Why do trucking companies use factoring? There are many business financing options out there that trucking companies can use to get more funding. What sets factoring apart?
Transportation factoring allows trucking and freight bill business owners to expand their businesses, take care of maintenance and insurance, and pay for repairs as needed. Trucking companies often factor invoices because it is easier and faster than paying interest on lines of credit and bank loans. It’s also simpler than juggling multiple financing vendors or collecting those invoices yourself.
Let’s dig into the things you can do when you work with a factoring company.
If your dream is to run a big freight company, you need drivers. However, drivers want to be paid regularly and don’t take kindly to delayed paychecks. You need to afford regular and reliable paychecks to keep your drivers on staff. When you must wait 30, 60, or 90 days for your customers to pay their bills, it makes it hard to keep up.
Drivers talk to each other, and they know who pays on time. They don't keep it a secret. When you can meet payroll like clockwork, you become a reputable employer who can attract and retain the best talent. With more drivers, you increase your productivity and industry reputation.
More than just drivers, you can begin hiring support staff, lease office space, and do everything a big business owner does as the company grows. You can afford incentives to retain qualified drivers and other employees, keeping turnover (which is expensive) low.
Repair or Replace an Engine
Engines are not cheap, and essential truck parts don’t grow on trees. You aren't making money when your truck is not on the road. However, waiting for customers to pay invoices so you can afford repairs and maintenance delays putting your truck safely on the road. It’s a catch-22.
Factoring your invoices puts cash in your pocket now, not later. When you can rely on a steady source of cash, you can repair and replace engines when needed and get your equipment back on the road. When you can perform maintenance on a regular basis, you reduce equipment downtime and probably save yourself some money in the long run.
Make a Down Payment
Do you want to purchase a new truck or lease office or garage space? Invoice factoring does not show up in your books as a debt. When you need to apply for a traditional loan, the bank has no reason to refuse based on your ledger.
Banks often use the excuse of multiple loans and debts to charge high interest rates or deny financing altogether. Factoring invoices removes a source of debt, helping you obtain favorable terms. Some factors also provide traditional loan services. If you need more than factoring, you can continue to work with a trusted partner.
Pay Taxes, Registration Fees, or Insurance Premiums
While your customers have one to three months to pay what they owe you, you are on the hook for bills with specific due dates. If you miss those dates, your finances take a hit.

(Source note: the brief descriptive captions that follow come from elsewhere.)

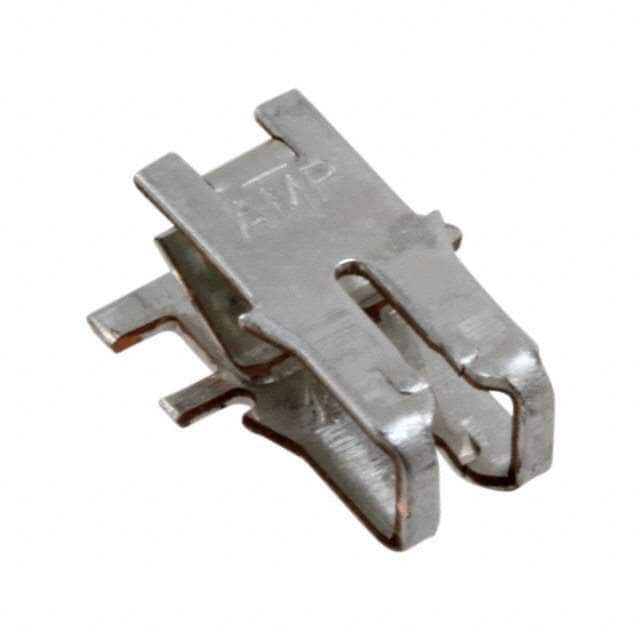 1-928771-4 CONN MAG TERM 17-19AWG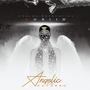 Angelic Nature (EP) [Explicit]
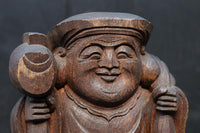 Antique Tools DC8647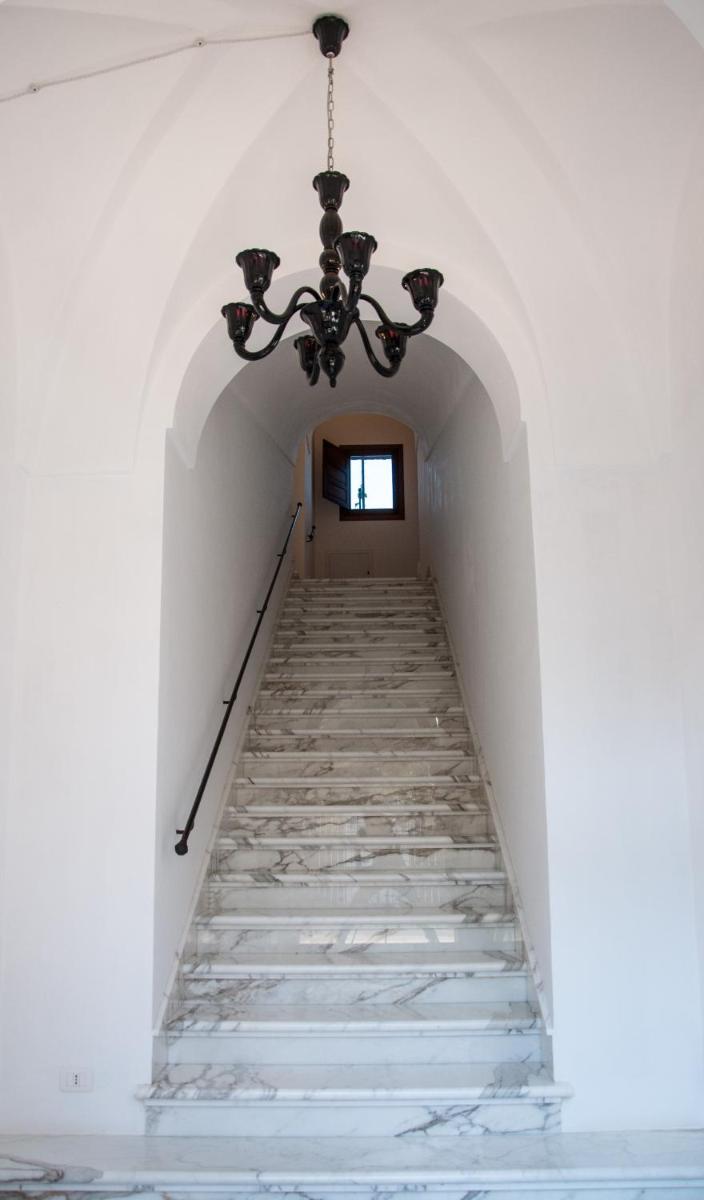 Resort Acropoli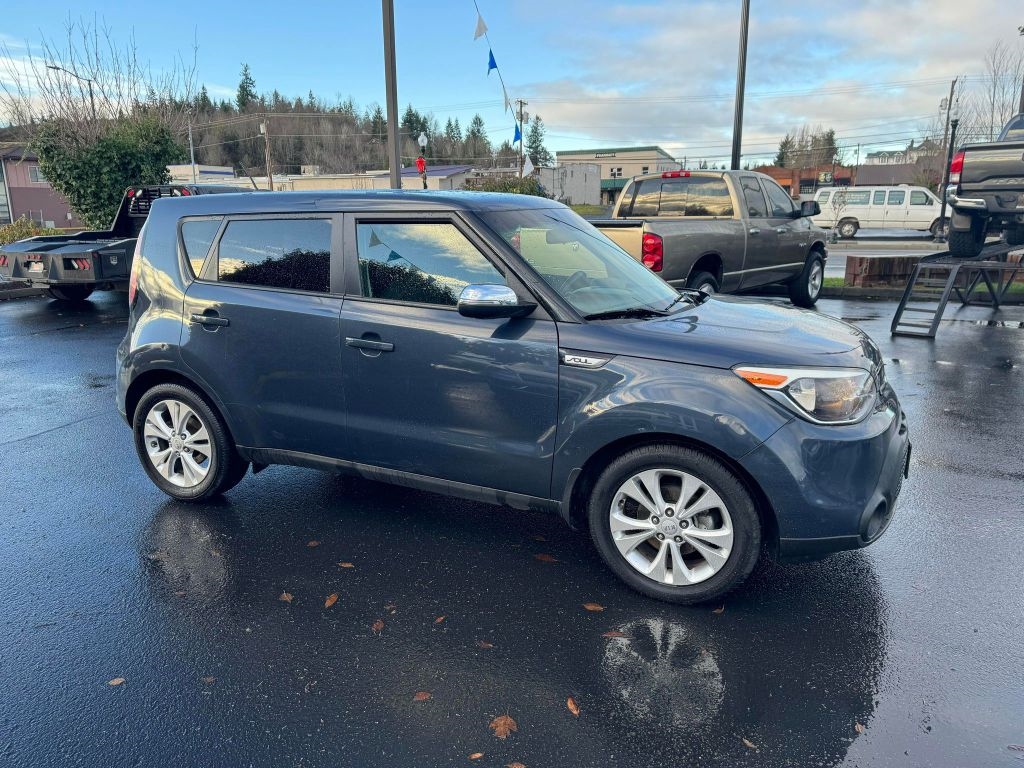 Used Cars for Sale Eatonville WA 98328 Sunrise Auto Sales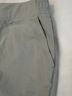 Athleta Stripes Gray Track Pants Size 12 - photo 6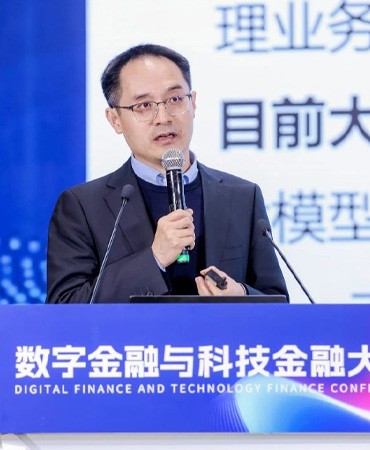 尊龙凯时(中国)人生就是搏!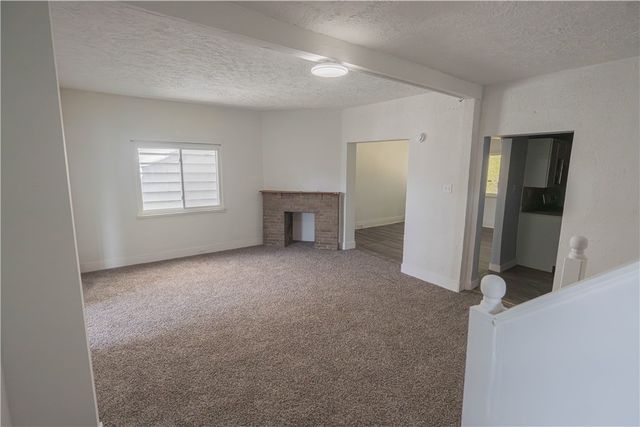 414 George Street, Turtle Creek, PA 15145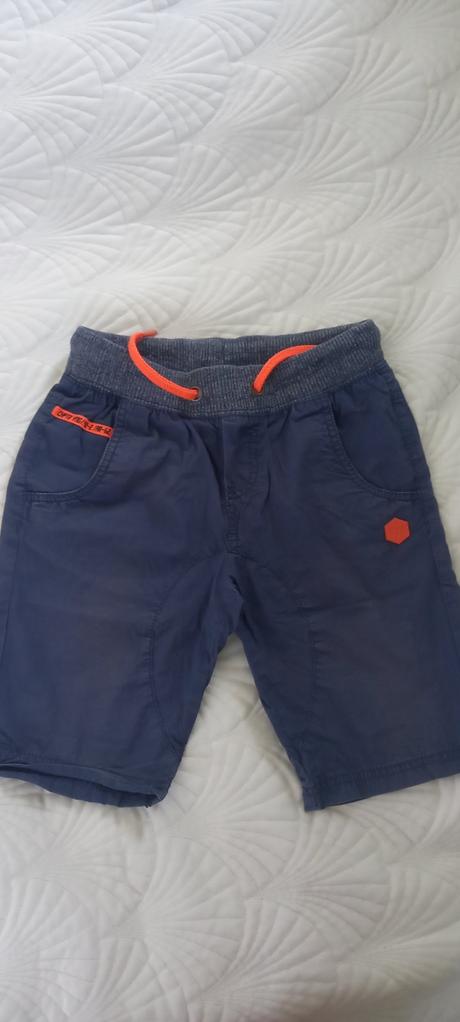 Kratase, chapter young,146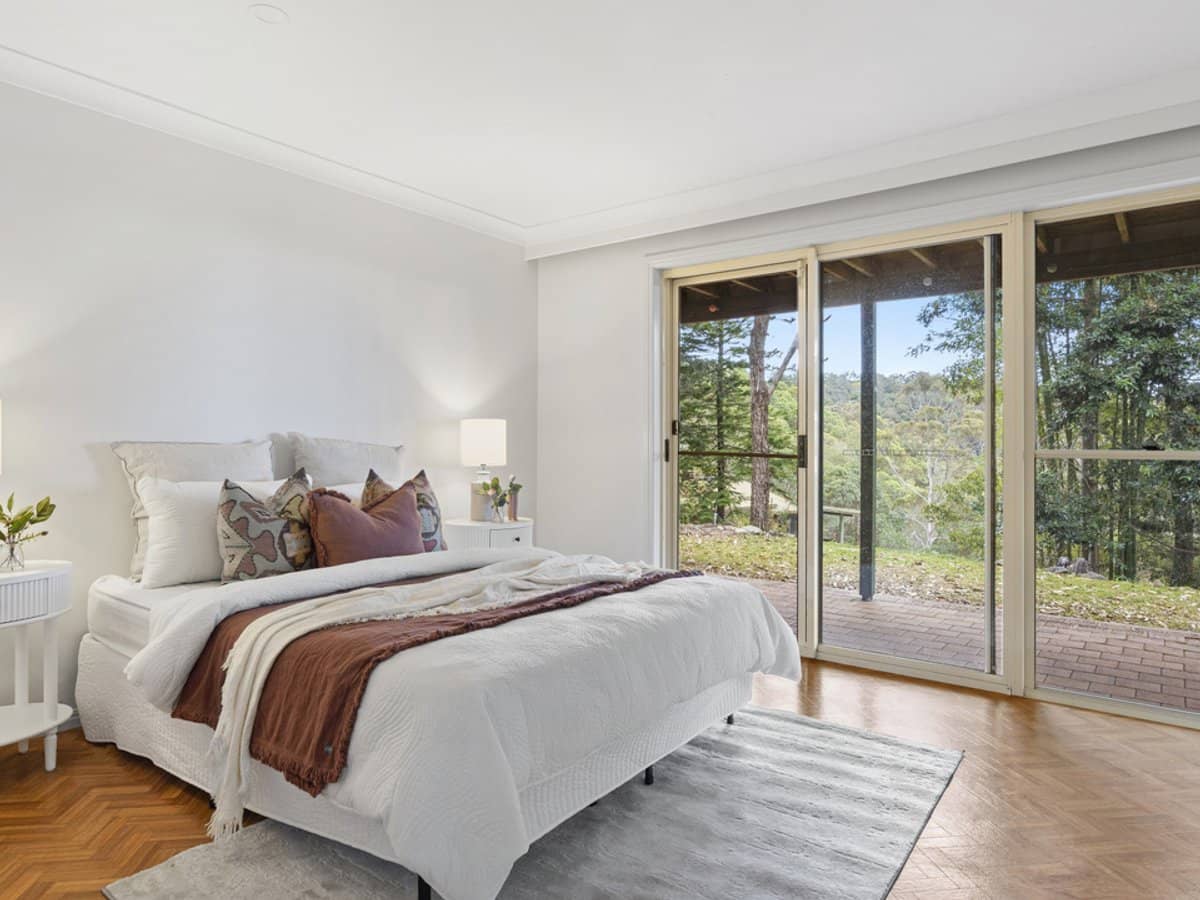 40 Tarlington Road, LOWER BEECHMONT - Thumbnail 42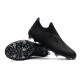 adidas X 18+ FG Scarpe da Calcio -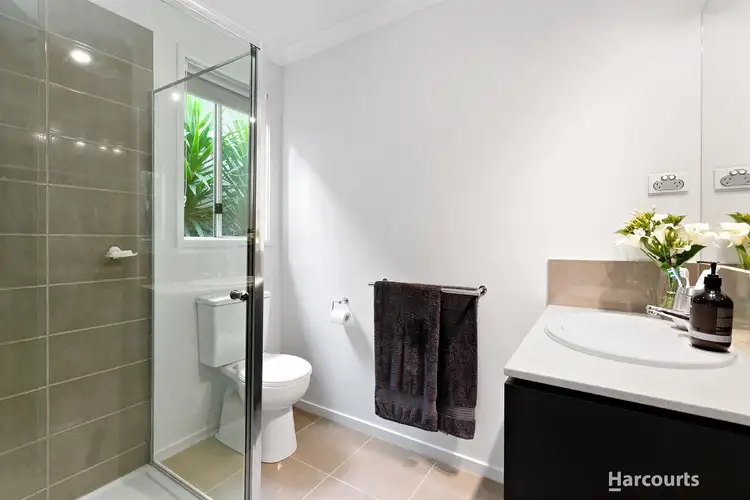 Third view of Homely house listing, 11 Clarendon Street, Pakenham VIC 3810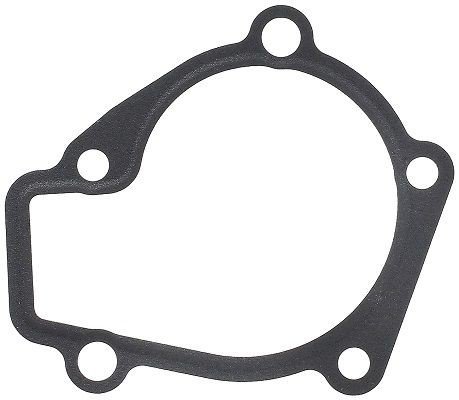 ELRING 453.030 Pakning vannpumpe ELRING 453.030 Pakning vannpumpe
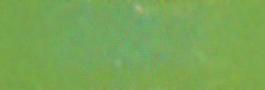 Chromacryl Green Light 75ml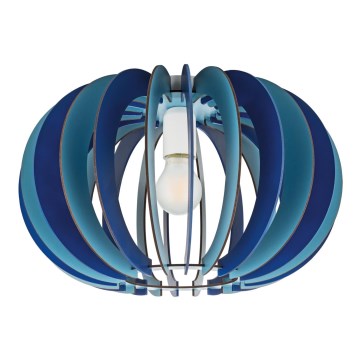 Eglo 95948 - Stropní svítidlo FABELLA 1xE27/60W/230V Eglo 95948 - Stropní svítidlo FABELLA 1xE27/60W/230V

If you take care of expenses using a credit card, you may wind up owing more in interest or penalties.
When you don’t pay taxes on time, the IRS is unhappy. You pay interest, fees, and penalties on your unpaid tax balance and create a headache for yourself. If you don't pay insurance or registration, you are out of compliance, which invites a slew of other problems for your business.
Factor invoices, and you have the cash in hand when bills come due. You won’t owe interest on it, and you can rely on ready cash every time registration, insurance premiums, and taxes arrive in your mailbox.
Grow Your Business
It’s hard to make a business plan with an unstable cash flow. Without a business plan, business growth is unlikely. Let's face it: the average time it takes a customer to pay an invoice is 40 days. Not only that, but almost two-thirds of customers may default on their bill entirely, leaving you in the lurch.
Factoring invoices ensures you receive cash almost immediately. You can use that cash to pay for maintenance, compliance, payroll, and other expenses on time, avoiding penalties. A regular cash flow means you can take advantage of deals as they occur, like discounts on equipment, tires, or buildings.
When you can predict your cash flow, it’s easier to take on more loads because you can keep your equipment in good repair and have money to pay for fuel. Your business becomes reliable, attracting more customers and work.
As your business grows, so does your cash flow. Your financing through factoring is limited only by the amount you invoice. As the money rolls in and you hire and retain talent, you can purchase more equipment and increase your productivity with less risk. Remain an owner-operator if you prefer, or start building a trucking empire with your name on it. Factoring your invoices can help either way.
Factoring Can Help
Now you know why trucking companies use factoring; it’s because they know a good deal when they see one. Traditional bank loans and credit cards add expenses to your ledger, and loans show up as debt on your books, making borrowing more expensive. Waiting for customers to pay invoices creates gaps in your cash flow, and it becomes difficult to keep up with payroll, insurance, fuel, and other bills.
Factoring ensures you deal with creditworthy brokers and other customers while putting cash in your account or on your fuel card within a couple of days (or less) of submitting an invoice. Using a factor can also steer you into better business practices. When you apply for services, one thing factors look at is the size of your customer base. When your customer base is broader than a single broker or shipper, you present less risk.
Factoring supplies services other than money. It ensures you deal with customers that pay their bills and can help you with other forms of financing, offer you discounts, and provide other services your bank won’t.
If a steady cash flow and letting someone else take care of collections sounds appealing, consider factoring your freight bills.